Dalam hubungan internasional, sanksi adalah alat itu negara dan lembaga nonpemerintah gunakan untuk mempengaruhi atau menghukum negara lain atau aktor non-negara. Sebagian besar sanksi bersifat ekonomi, tetapi mereka juga dapat membawa ancaman konsekuensi diplomatik atau militer. Sanksi dapat bersifat sepihak, artinya mereka hanya dijatuhkan oleh satu negara, atau bilateral, yang berarti blok negara (seperti kelompok dagang) memberlakukan hukuman.
Sanksi Ekonomi
Dewan Hubungan Luar Negeri mendefinisikan sanksi sebagai "tindakan menengah antara diplomasi dan perang yang berbiaya lebih rendah, berisiko lebih rendah, dan lebih murah." Uang adalah jalan tengah, dan sanksi ekonomi adalah caranya. Beberapa tindakan finansial hukuman yang paling umum meliputi:
- Tarif: Biaya tambahan untuk barang impor, sering dikenakan untuk membantu industri dan pasar domestik.
- Kuota: Batas jumlah barang yang dapat diimpor atau diekspor.

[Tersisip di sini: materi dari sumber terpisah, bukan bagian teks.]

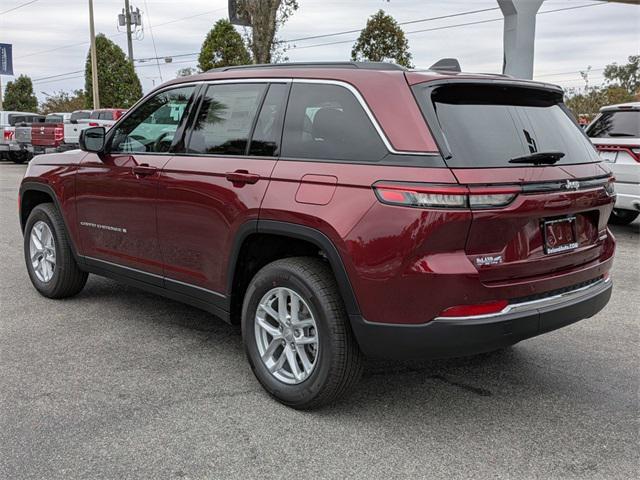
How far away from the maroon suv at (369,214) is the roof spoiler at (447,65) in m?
0.36

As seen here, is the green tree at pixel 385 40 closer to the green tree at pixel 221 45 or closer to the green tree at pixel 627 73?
the green tree at pixel 221 45

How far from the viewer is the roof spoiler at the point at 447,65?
3.67 meters

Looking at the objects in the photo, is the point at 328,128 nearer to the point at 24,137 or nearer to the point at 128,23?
the point at 24,137

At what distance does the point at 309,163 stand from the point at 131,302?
280 cm

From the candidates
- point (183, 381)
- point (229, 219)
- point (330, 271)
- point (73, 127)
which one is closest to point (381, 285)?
point (330, 271)

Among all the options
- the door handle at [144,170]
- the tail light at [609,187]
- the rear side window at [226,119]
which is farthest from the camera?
the door handle at [144,170]

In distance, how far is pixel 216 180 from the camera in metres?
3.86

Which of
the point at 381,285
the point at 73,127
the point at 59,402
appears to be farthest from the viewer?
the point at 73,127

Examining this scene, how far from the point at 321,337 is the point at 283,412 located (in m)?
0.51

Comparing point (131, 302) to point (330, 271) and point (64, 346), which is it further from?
point (330, 271)

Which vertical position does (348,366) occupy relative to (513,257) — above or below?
below

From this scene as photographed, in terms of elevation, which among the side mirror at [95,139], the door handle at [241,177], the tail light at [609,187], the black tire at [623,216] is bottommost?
the black tire at [623,216]

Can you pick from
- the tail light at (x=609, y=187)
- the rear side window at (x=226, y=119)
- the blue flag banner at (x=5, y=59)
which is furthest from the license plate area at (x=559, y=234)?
the blue flag banner at (x=5, y=59)

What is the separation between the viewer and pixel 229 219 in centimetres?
375
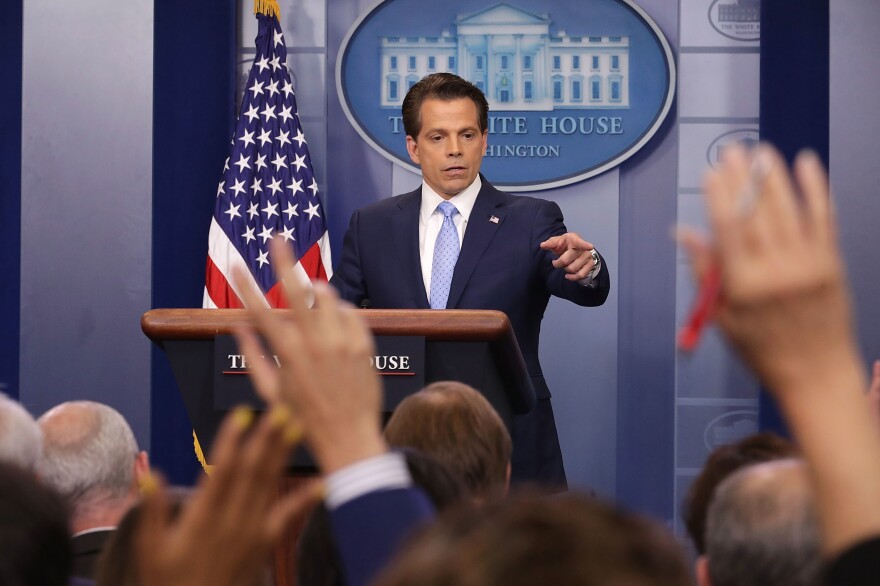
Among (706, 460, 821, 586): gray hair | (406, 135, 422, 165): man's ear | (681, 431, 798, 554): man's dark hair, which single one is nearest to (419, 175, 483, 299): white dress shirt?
(406, 135, 422, 165): man's ear

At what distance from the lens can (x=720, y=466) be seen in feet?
5.76

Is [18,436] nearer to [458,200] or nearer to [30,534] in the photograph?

- Embargo: Pembatasan atau penghentian perdagangan dengan suatu negara atau blok negara. Ini dapat termasuk membatasi atau melarang perjalanan oleh individu ke dan dari negara.
- Hambatan non-tarif: Ini dirancang untuk membuat barang asing lebih mahal dengan mematuhi persyaratan peraturan yang memberatkan.
- Penyitaan / pembekuan aset: Menangkap atau memegang aset keuangan negara, warga negara, atau mencegah penjualan atau pemindahan aset tersebut.
Seringkali, sanksi ekonomi terkait dengan perjanjian atau perjanjian diplomatik lainnya antar negara. Itu bisa berupa pencabutan perlakuan istimewa seperti status Most Favored Nation atau kuota impor terhadap negara yang tidak mematuhi aturan perdagangan internasional yang disepakati.
Sanksi juga dapat dikenakan untuk mengisolasi suatu negara karena alasan politik atau militer. Amerika Serikat telah menjatuhkan hukuman ekonomi yang berat terhadap Korea Utara sebagai tanggapan atas negara itu upaya untuk mengembangkan senjata nuklir, misalnya, dan AS tidak memelihara hubungan diplomatik, antara.
Sanksi tidak selalu bersifat ekonomi. Presiden Carter boikot Olimpiade Moskow pada 1980 dapat dipandang sebagai bentuk sanksi diplomatik dan budaya yang dikenakan sebagai protes terhadap Invasi Uni Soviet ke Afghanistan. Rusia membalas pada tahun 1984, memimpin boikot multinasional Olimpiade Musim Panas di Los Angeles.
Apakah Sanksi Bekerja?
Meskipun sanksi telah menjadi alat diplomatik umum bagi negara-negara, terutama dalam beberapa dekade setelah berakhirnya Perang Dingin, para ilmuwan politik mengatakan mereka tidak terlalu efektif. Menurut satu studi tengara, sanksi hanya memiliki sekitar a 30 persen peluang untuk berhasil. Dan semakin lama sanksi diberlakukan, semakin tidak efektif sanksi itu, karena negara atau individu yang ditargetkan belajar bagaimana cara mengatasinya.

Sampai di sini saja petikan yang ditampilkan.